ResNet V2 is well-suited for medical image analysis, namely, in predicting glaucoma disease. It excels at properly detecting tiny characteristics in retinal images. Figure 4 shows ResNet V2 architecture for glaucoma disease prediction.
 |
FIGURE 4: ResNet V2 architecture for glaucoma disease prediction. |
|
Architectural components
The architectural components are:
- Residual Blocks: ResNet V2’s fundamental building block, Residual Blocks, uses identity mapping to address disappearing gradients. Every block comprises ReLU activation functions and batch normalisation (BN) accompanying a series of convolutional layers. An equivalent shortcut connection then follows to add the block’s input to its output. Including this skip link helps the gradients to flow across the network, hence supporting the training of more complicated designs.

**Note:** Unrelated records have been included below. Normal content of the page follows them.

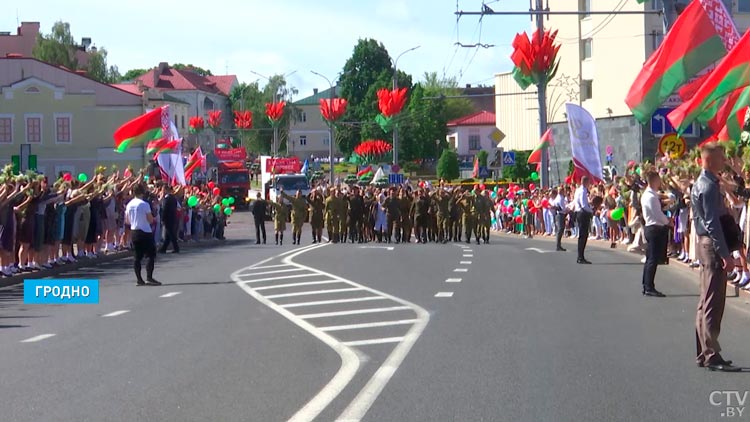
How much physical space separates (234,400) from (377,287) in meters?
9.90

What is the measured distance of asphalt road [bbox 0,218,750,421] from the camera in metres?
9.06

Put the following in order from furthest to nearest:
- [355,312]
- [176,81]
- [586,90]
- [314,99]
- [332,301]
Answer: [314,99]
[176,81]
[586,90]
[332,301]
[355,312]

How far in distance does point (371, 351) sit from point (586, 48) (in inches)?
2260

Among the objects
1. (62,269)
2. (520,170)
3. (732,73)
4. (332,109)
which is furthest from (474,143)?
(732,73)

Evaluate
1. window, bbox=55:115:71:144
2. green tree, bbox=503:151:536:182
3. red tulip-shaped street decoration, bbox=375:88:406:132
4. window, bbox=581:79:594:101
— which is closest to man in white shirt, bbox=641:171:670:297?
window, bbox=581:79:594:101

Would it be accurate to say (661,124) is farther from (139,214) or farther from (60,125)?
(60,125)

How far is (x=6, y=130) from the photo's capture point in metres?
72.9

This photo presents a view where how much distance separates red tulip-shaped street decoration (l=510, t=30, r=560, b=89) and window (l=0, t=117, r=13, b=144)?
39817mm

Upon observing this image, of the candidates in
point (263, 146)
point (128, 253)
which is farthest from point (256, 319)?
point (263, 146)

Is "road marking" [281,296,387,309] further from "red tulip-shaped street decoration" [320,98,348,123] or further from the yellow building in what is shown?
the yellow building

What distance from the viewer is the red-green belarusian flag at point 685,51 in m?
20.0

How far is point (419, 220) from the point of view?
40219mm

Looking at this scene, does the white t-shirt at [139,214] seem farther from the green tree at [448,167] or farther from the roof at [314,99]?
the roof at [314,99]

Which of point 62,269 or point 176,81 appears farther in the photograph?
point 176,81
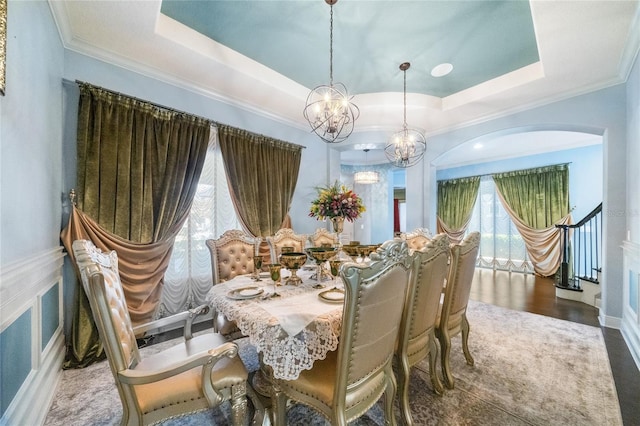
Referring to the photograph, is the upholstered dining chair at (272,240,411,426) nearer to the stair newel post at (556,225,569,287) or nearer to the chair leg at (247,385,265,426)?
the chair leg at (247,385,265,426)

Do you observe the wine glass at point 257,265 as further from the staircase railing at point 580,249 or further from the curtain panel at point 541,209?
the curtain panel at point 541,209

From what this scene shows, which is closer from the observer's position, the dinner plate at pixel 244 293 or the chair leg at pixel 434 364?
the dinner plate at pixel 244 293

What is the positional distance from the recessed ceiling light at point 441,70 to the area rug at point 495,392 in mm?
3145

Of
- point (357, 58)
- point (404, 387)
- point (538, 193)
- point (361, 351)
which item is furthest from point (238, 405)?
point (538, 193)

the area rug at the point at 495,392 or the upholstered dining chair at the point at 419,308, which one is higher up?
the upholstered dining chair at the point at 419,308

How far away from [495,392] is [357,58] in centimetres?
340

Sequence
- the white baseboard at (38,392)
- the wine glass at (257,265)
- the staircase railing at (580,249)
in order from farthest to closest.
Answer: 1. the staircase railing at (580,249)
2. the wine glass at (257,265)
3. the white baseboard at (38,392)

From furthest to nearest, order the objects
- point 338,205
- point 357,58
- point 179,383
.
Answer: point 357,58, point 338,205, point 179,383

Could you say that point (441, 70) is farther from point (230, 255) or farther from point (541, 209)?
point (541, 209)

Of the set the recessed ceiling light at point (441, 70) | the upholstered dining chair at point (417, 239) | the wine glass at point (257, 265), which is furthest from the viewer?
the upholstered dining chair at point (417, 239)

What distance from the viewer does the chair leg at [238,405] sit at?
1.26 metres

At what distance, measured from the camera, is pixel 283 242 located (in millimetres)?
3027

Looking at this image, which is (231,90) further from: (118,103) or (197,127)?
(118,103)

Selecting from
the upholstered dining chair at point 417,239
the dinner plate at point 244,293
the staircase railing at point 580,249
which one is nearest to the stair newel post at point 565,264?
the staircase railing at point 580,249
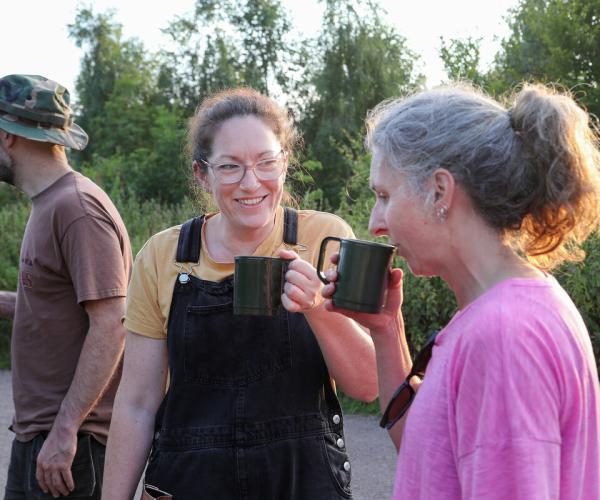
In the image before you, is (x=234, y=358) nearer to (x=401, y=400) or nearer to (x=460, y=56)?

- ResNet V2 enhances the original ResNet by putting BN and ReLU activation before rather than after the weight layers in the residual blocks. Especially helpful when working with complex patterns in retinal images, the pre-activation method improves the stability and convergence of training.
- ResNet V2 architecture sometimes uses a bottleneck design in its residual blocks, with three layers: a 1 × 1 convolution for dimensionality reduction, a 3 × 3 convolution, and yet another 1 × 1 convolution for dimensionality restoration. This configuration reduces the processing load and lets one employ deeper networks without running too much computational cost.
- ResNet V2 substitutes the worldwide average pooling before the last softmax layer for the traditional completely linked layers. These steps are taken by lowering the number of parameters, therefore preventing overfitting, and making sure the network focuses on the most important traits for classification.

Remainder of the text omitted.